──────── Data for processing ────────
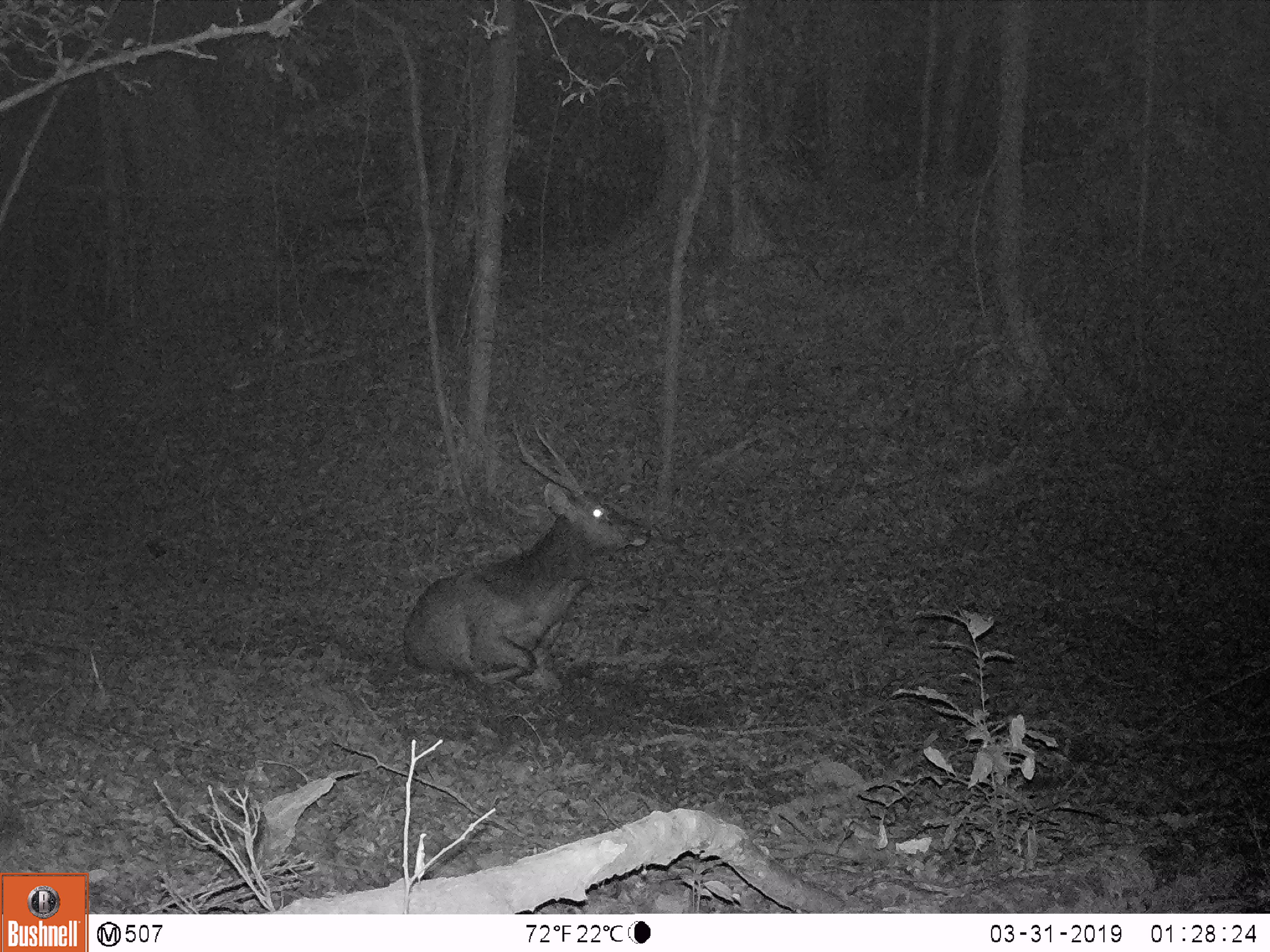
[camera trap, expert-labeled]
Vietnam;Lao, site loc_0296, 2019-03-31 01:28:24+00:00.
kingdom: Animalia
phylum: Chordata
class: Mammalia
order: Artiodactyla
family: Cervidae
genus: Rusa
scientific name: Rusa unicolor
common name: sambar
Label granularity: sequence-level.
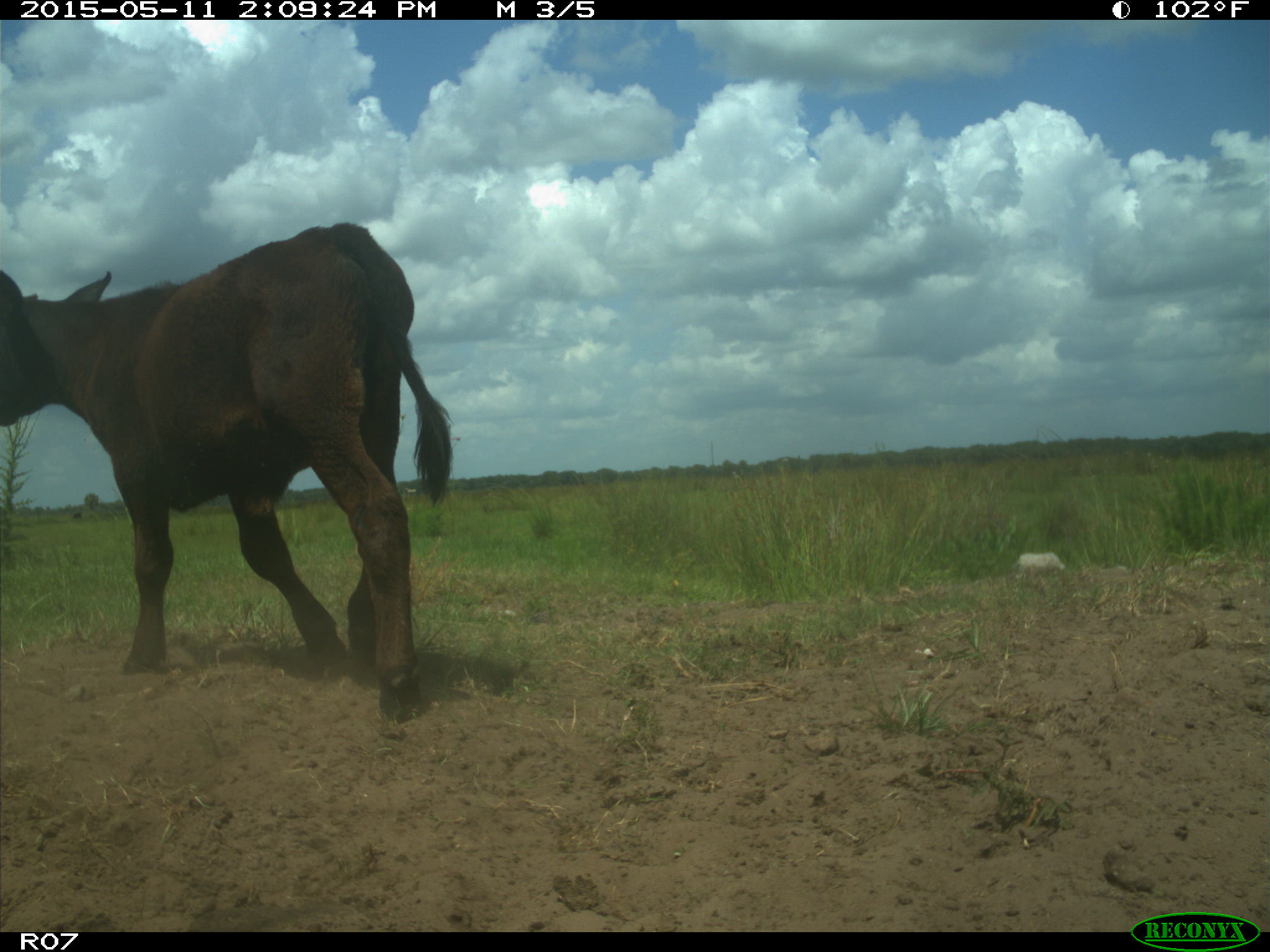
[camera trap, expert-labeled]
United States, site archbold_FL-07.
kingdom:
────────
(Your goal)
Retype the lines starting with the one that holds "order: Artiodactyla" and ending with the last line of the data above, both included; skip the pictures.

(Response)
order: Artiodactyla
family: Cervidae
genus: Rusa
scientific name: Rusa unicolor
common name: sambar
Label granularity: sequence-level.
[camera trap, expert-labeled]
United States, site archbold_FL-07.
kingdom:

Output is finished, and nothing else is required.